— Directions for this task —
Please repeat, from the entries that follow, the lines from the one containing "order: Rodentia" through the one containing "A: Mouse species (Rodentia)." exactly, adding nothing.

— Data extracted from a collection —

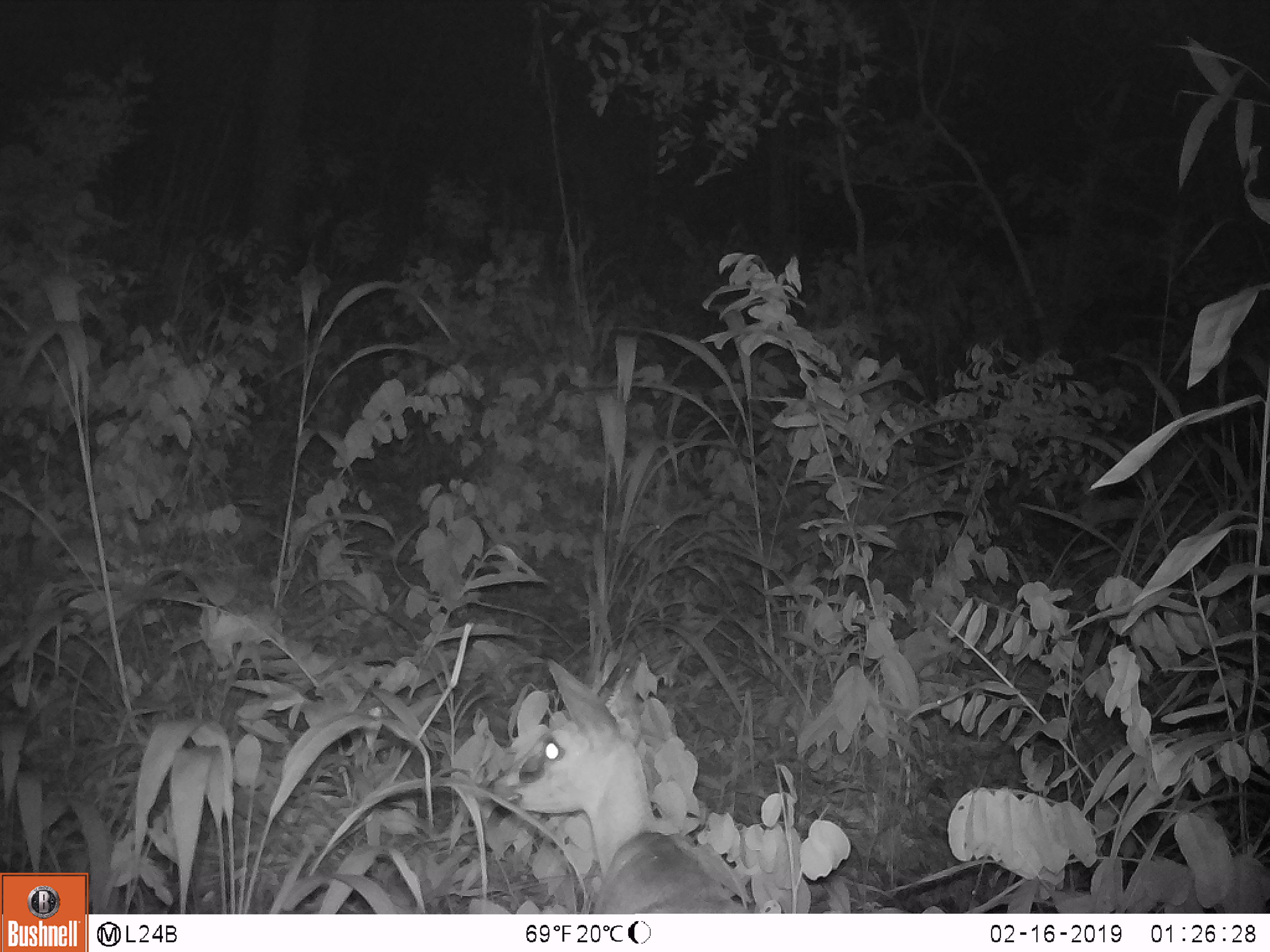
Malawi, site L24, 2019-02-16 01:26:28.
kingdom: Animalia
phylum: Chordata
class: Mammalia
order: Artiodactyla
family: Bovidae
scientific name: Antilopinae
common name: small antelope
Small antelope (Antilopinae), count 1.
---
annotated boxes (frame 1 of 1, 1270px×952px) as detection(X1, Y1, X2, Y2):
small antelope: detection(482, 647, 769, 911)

==

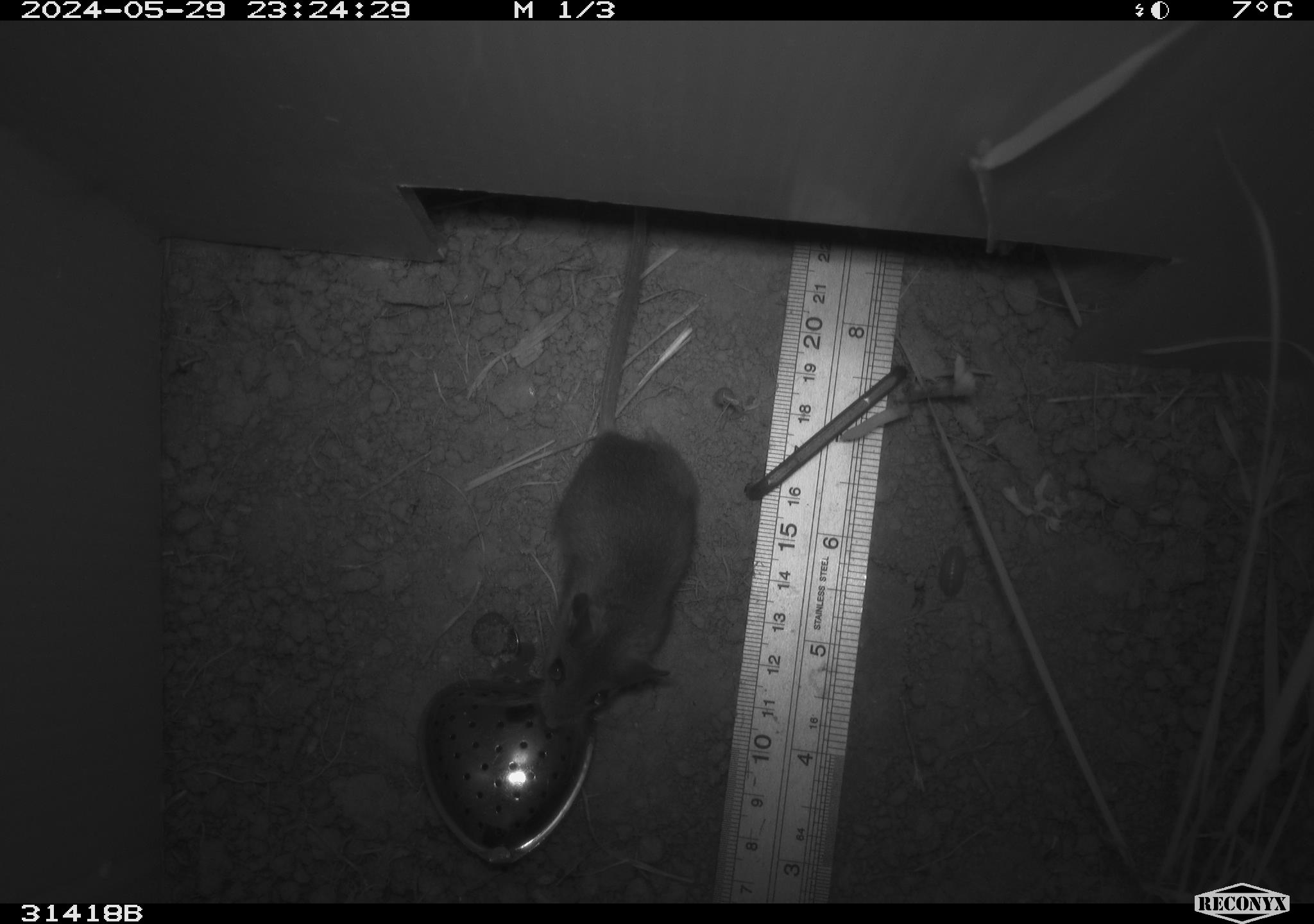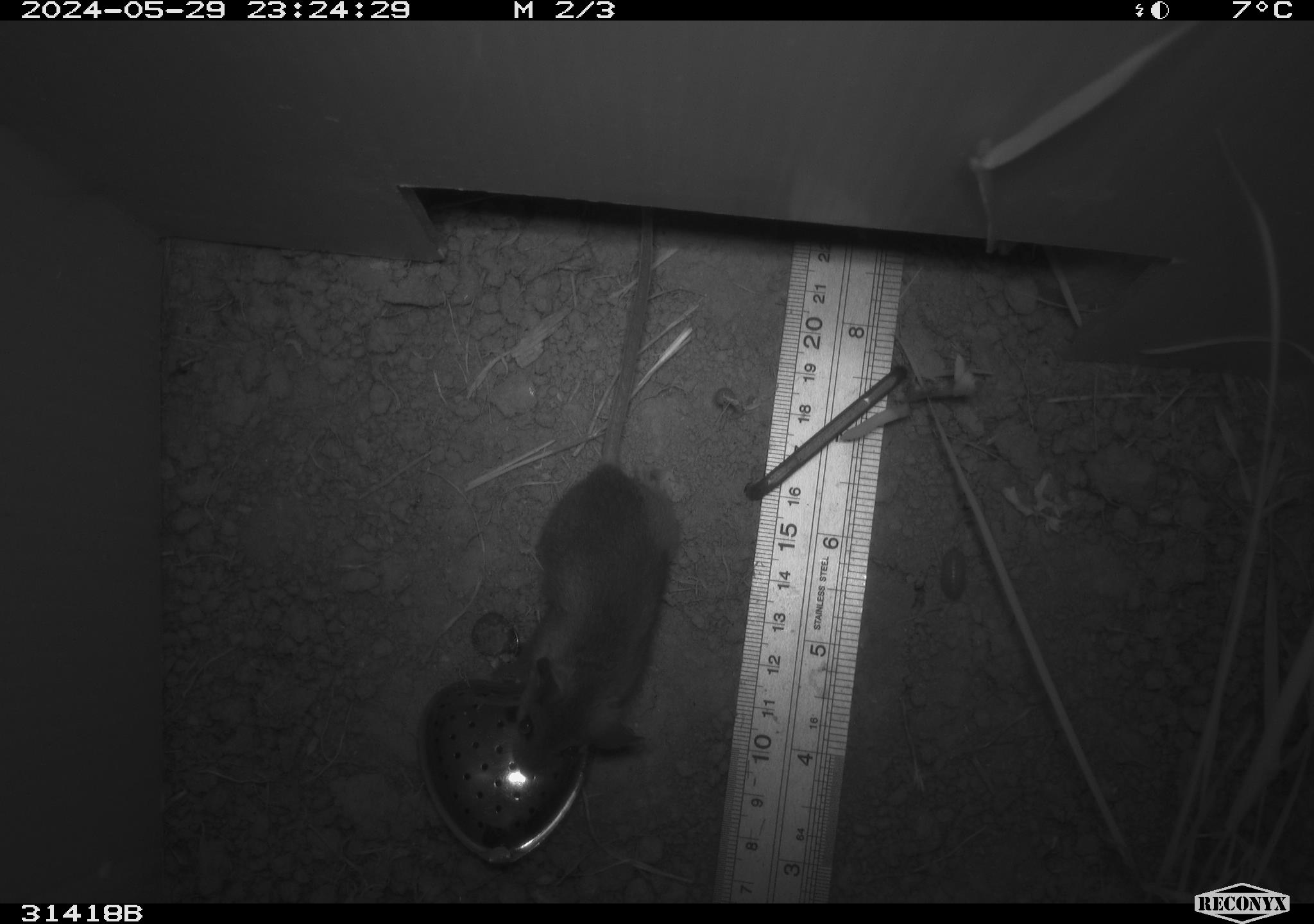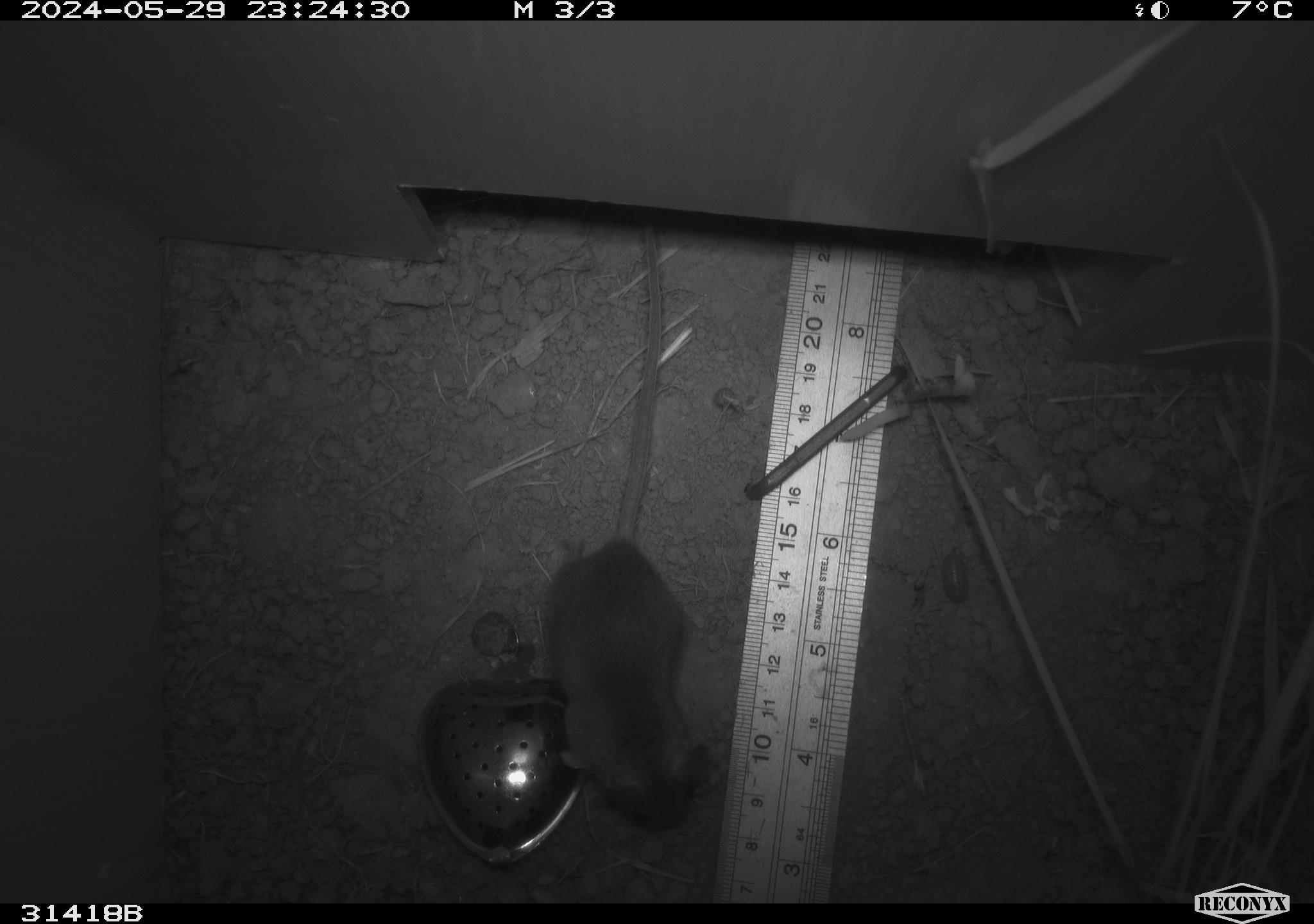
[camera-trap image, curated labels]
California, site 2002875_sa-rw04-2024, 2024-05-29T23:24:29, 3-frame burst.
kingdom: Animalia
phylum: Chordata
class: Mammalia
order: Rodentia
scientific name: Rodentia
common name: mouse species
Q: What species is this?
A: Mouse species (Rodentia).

— Expected output —
order: Rodentia
scientific name: Rodentia
common name: mouse species
Q: What species is this?
A: Mouse species (Rodentia).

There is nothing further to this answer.